Scala 3 is much more mainstream and has path dependent types. I've only used Scala 2, and there the boilerplate for dependent types was frustrating imo, but I've heard its better in 3.
Scala 3 indeed is more mainstream but it seems also on the way out. At least here in corporate world it is replaced by Kotlin and Java 21+ for a large part.
[0] https://geeklaunch.io/blog/make-invalid-states-unrepresentab...
[1] https://www.youtube.com/watch?v=2JB1_e5wZmU
EDIT: Parent comment was edited to amend the "impossible/unrepresentable" wording
The invariant is less obvious, but you could still do this if you really wanted. The observation is that addition of two fixed-size nonnegative integers cannot overflow unless at least one is greater than half the range. So your `non_overflowing_addition` function would need take two inputs of type `NonNegativeLessThanHalfMaxValue`, where the constructor for the latter type enforces the invariant. Multiplication is similar, but with the square root of the range (and I suppose `NonNegativeLessThanSqrtMaxValue` could be a subtype of `NonNegativeLessThanHalfMaxValue` if you want to be fancy).

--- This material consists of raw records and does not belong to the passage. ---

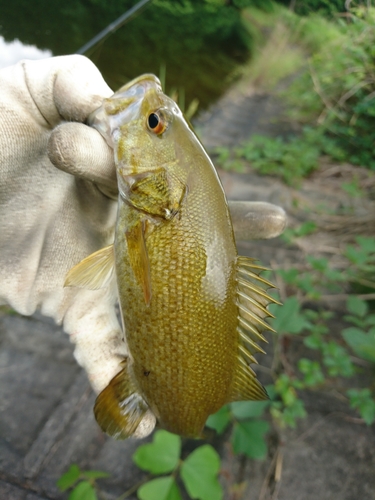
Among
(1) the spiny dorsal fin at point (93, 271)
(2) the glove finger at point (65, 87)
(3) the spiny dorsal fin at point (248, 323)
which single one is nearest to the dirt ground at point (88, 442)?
(3) the spiny dorsal fin at point (248, 323)

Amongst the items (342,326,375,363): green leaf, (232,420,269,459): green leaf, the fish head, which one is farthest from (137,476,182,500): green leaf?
the fish head

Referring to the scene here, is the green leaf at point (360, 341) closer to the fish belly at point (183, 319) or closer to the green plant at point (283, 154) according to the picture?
the fish belly at point (183, 319)

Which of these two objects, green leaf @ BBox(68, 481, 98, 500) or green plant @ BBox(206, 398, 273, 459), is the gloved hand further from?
green plant @ BBox(206, 398, 273, 459)

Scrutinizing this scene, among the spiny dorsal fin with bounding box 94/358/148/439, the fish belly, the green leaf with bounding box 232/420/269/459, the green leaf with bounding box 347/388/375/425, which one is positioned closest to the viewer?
the fish belly

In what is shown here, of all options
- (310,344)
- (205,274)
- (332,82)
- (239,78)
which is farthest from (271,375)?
(239,78)

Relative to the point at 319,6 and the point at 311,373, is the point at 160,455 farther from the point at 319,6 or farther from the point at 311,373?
the point at 319,6

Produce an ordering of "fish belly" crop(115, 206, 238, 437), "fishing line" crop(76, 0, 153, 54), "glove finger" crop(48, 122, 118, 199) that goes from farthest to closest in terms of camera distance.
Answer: "fishing line" crop(76, 0, 153, 54) → "fish belly" crop(115, 206, 238, 437) → "glove finger" crop(48, 122, 118, 199)
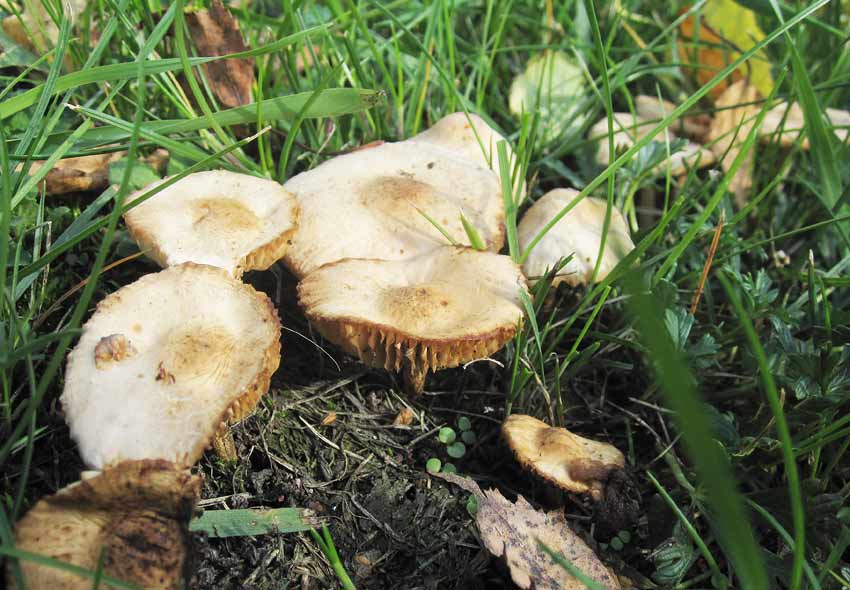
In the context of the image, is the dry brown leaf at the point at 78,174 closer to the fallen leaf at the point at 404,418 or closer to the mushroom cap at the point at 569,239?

Your intention of having the restricted domain "NonNegativeLessThanHalfMaxValue" is probably so that both addends have the same domain. If you go down that route, perhaps you'll also want the closure property, meaning that the range should also belong to the same set. However, then you have to deal with the overflow problem all over again...
The real point is that when adding two N-bit integers, the range must be N+1 bits, because the "carry bit" is also part of the output. I think this is a scenario where "Parse, Don't Validate" can't easily help, because the validity of the addition is intrinsically a function of both inputs together.